Like The X Files, Project UFO dealt with sightings of alleged interstellar travelers. That, however, is where the similarity ends. While X Files was pure sci-fi, and heavy on emotion, Project UFO was actually fact based, if somewhat loosely. The episodes were taken from the files of Operation Blue Book, the Air Force investigations of strange sightings in the sky. This was stopped in, I think, 1968.
As in real life, most of the sightings in the episodes were explained as earthly phenomena. But not all. I haven't seen it since it's original NBC run in the late '70s, but I do remember one episode that ended with a strange intelligent creature communicating with a little boy, explaining the creatures journey to Earth and telling the boy not to be frightened.
It was produced by Jack Webb's Mark VII Productions, adding an extra air of credibility, something The X Files lacked. I don't recall if it has aired since its original run, but it should. I think Sci-Fi could find room for it, and I believe there would be an audience for it, even though it was relatively short lived. A complete series DVD set might find a market too.
In answer to reported UFO sightings, the United States Air Force began Project Blue Book, an investigation which attempted to determine whether or not these sightings were really extraterrestrial craft and, if so, whether or not they posed a thread to U.S. national security. Created by Dragnet Star Jack Webb, Project UFO was a sci-fi drama based upon the real life investigation and reportedly used the actual Project Bluebook files for story ideas.
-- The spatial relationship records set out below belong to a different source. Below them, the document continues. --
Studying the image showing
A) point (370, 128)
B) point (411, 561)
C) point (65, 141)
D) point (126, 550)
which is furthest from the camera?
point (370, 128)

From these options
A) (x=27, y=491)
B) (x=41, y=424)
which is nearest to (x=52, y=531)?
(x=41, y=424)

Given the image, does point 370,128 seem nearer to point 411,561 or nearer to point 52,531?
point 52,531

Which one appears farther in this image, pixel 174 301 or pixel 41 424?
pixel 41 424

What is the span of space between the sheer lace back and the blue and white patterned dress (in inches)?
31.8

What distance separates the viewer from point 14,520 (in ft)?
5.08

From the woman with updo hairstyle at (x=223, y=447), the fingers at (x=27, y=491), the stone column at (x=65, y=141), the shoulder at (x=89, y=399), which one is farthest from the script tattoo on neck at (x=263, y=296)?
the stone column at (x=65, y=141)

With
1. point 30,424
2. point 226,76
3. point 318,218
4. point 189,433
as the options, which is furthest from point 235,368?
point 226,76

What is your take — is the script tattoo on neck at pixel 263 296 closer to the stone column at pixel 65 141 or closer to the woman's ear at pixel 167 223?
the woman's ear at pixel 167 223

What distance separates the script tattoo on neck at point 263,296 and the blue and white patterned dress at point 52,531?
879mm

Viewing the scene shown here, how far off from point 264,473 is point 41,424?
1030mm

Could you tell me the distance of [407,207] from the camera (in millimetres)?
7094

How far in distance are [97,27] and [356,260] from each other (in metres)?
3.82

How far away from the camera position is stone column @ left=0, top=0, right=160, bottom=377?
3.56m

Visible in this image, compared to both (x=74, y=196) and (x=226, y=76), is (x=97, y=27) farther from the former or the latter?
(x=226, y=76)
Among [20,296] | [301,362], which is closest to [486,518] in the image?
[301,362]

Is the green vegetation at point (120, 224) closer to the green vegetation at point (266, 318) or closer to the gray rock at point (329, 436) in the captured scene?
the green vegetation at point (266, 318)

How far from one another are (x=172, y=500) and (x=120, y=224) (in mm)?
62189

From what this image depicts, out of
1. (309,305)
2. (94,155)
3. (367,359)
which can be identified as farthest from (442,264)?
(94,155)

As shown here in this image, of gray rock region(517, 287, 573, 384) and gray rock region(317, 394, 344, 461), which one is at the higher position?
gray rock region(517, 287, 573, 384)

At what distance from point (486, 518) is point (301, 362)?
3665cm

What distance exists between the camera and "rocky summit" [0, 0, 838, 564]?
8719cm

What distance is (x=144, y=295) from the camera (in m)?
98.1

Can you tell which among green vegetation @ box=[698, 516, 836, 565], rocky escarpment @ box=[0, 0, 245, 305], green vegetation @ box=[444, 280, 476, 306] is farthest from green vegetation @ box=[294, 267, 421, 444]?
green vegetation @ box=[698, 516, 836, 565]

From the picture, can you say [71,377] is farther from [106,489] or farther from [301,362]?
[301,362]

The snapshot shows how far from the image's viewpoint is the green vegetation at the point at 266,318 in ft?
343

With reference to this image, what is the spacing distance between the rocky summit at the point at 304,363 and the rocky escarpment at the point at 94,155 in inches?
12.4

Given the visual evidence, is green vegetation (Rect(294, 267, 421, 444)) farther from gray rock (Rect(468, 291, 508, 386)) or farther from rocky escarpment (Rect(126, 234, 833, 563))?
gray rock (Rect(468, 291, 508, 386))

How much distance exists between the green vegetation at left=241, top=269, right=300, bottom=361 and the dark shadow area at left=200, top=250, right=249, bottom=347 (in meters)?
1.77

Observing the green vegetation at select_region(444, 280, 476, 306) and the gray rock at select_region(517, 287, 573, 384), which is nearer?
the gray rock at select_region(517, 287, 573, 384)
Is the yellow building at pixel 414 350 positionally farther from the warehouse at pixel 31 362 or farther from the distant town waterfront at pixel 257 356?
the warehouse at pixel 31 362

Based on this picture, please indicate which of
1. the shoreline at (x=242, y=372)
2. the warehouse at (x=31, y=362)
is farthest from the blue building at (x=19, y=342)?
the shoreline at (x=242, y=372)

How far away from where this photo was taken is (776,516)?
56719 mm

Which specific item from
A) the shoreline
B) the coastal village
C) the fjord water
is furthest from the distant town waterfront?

I saw Project UFO as a kid and as I recall this show was a lot like some of the other shows Jack Webb was involved in, real to life and focused upon the less glamorous side of being an investigator. Although the sequences that showed the UFOs were well produced and featured great model work, the show's subject was the investigation, complete with dramatized interiews, scientific reasearch and the kind of real-life footwork that investigators do every day.
Of course the investigators would generally debunk the UFO in question as something other than an extra terrestrial craft, but often the final act would feature the same UFO in a different setting which would lead the viewer to question whether or not the investigator's determination were correct. Thus, Believers were allowed to continue believing and doubters were allowed to doubt.
This was an OK show, but like a lot of science fiction based shows in the 70s, it never really found a strong audience and did not last long. I think that might have found a following if cable TV had been commonplace when it was produced but back in the day two seasons was a pretty good run for a show like this.